Can you try to set-up a session from your AzureAD Application Proxy connector and then try it again from the internet? What URL did you entered in the AzureAD App Proxy configuration?
Regards, Arjan
I have the same issue Arjan. I can connect perfectly fine from LAN network but not from internet using AAD proxy. I am using both gateway and webaccess msappproxy.net url’s only.
Hi Arjan,
My objective is to create environment which uses Azure AD Application Proxy, Azure MFA and on-premises RDS deployment (RemoteApp). MFA works just fine and also RD Web Access with SSO.

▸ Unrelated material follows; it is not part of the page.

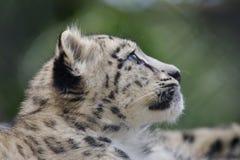 Leopardo de nieve Cub Fotografía de archivo libre de regalías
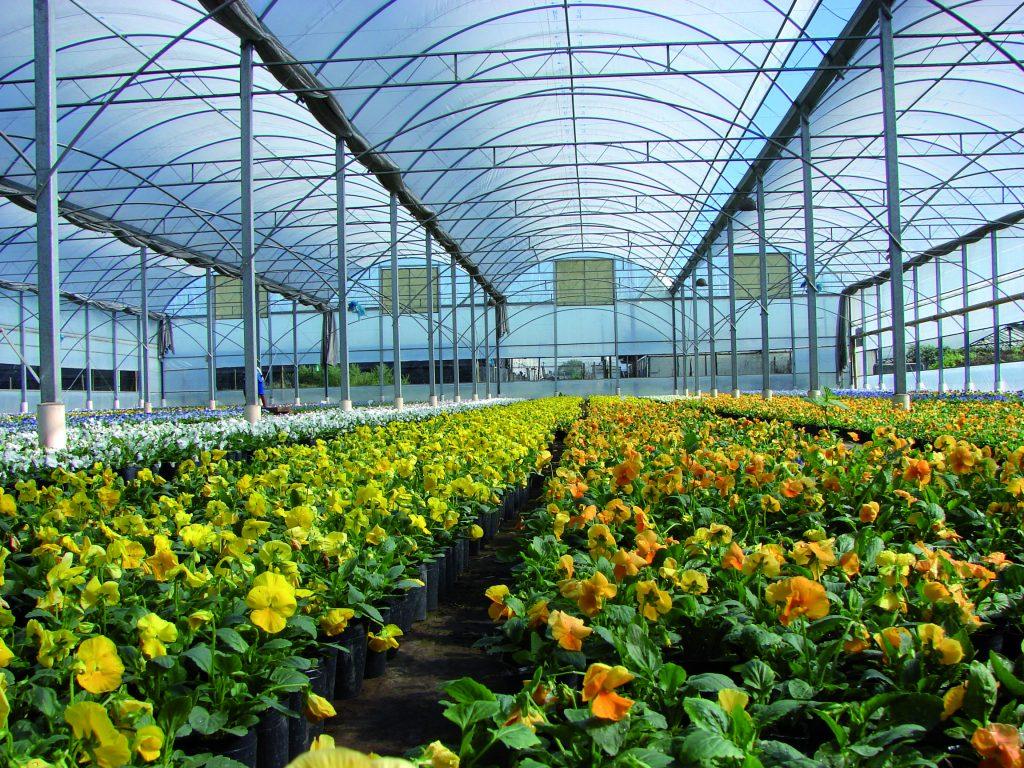 Pl stico para invernadero Plantas de invernadero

Problem here is that when I run PS command on Broker (Set-RDSessionCollectionConfiguration -CollectionName “” -CustomRdpProperty “pre-authentication server address:s:`nrequire pre-authentication:i:1”). RD Gateway doesn’t work. Error message is “Your computer can’t connect to the remote computer because authentication to the firewall failed due to missing firewall credentials…” I have not being able to resolve this.
How can I configure RDGW to use pre-authentication on AAD or on-premises ADFS?
Thanks in advance!
Hi, for anyone coming across this post, I found you can have a single Azure app for both RD Web and Gateway (on same box), enforcing Azure pre-auth for both. This disallows bypassing using RDP connection with gateway set. But you must use IE with the active x plugin to provide the SSO from web to gateway. I followed the steps below, works perfectly. Although you have to authenticate again on the RDWeb page, it does achieve the goal of enforcing MFA.